PEORIA, Ill -- It's the end of one school year, but many students are wondering what the future will bring, with decreases in Illinois Financial Aid. The state announced that thousands of students will be losing a chunk of their financial assistance due to an over-commitment.
Financial assistance for college education is being cut short in Illinois after the state announced they will be reclaiming 2 million previously promised dollars.
Nearly 10,000 students who filed for the Monetary Award Program or MAP after the March deadline will have their assistance reduced by 10 percent.
Colleges like Illinois Central College felt the impact. They are losing $23,000 in MAP funding for more than 200 students.
"The average reduction we are seeing is about $85," said Beth McLain, ICC Director of Student Financial Services. "Our average MAP disbursement for a student per semester typically is $600."
One ICC spring graduate in nursing, Angela Larson, says she is graduating Saturday thanks to programs like MAP.
"It definitely comes into play for a lot of incidentals that come up," Larson said. "A lot of times, financial aid doesn't cover everything that is required for classes, and you still have to live. Not everyone can work full time and still go to school."
Students at private institutions like Bradley University won't have to worry too much about the mistaken over-share by the state. University officials say they will lose $9,000, but they will absorb the amount with no effect to students.
"Considering what they are dealing with at the state capital, almost anything can happen," Bradley Enrollment Management Vice President Paul Schroeder said. "This is something that we could have expected."

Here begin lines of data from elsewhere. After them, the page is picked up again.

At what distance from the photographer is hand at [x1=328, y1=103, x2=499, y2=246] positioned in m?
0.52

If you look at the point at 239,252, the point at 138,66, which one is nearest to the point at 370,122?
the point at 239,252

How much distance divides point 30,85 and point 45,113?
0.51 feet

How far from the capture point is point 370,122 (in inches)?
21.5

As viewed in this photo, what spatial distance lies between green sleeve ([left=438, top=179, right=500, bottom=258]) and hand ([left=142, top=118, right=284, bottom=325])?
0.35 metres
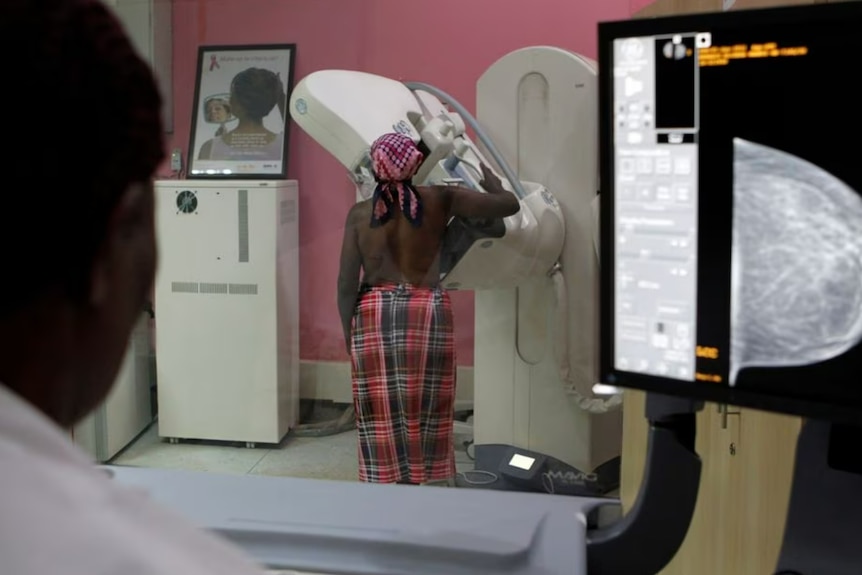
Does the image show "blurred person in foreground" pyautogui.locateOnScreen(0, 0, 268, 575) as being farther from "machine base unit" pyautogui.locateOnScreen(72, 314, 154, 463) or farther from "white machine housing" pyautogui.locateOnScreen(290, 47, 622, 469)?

Illinois State University is another school which will be absorbing the costs for affected students. Their loss is $50,000, which would have affected 142 students with a $330 dollar decrease in assistance for each.
Larson says, although, MAP may only be as much as a few hundred dollars a year, it adds up in a big way.
"I would have been on a much more extended program," Angela Larson said. "I probably wouldn't be graduating this year. I would have had to take time off and figure something else out."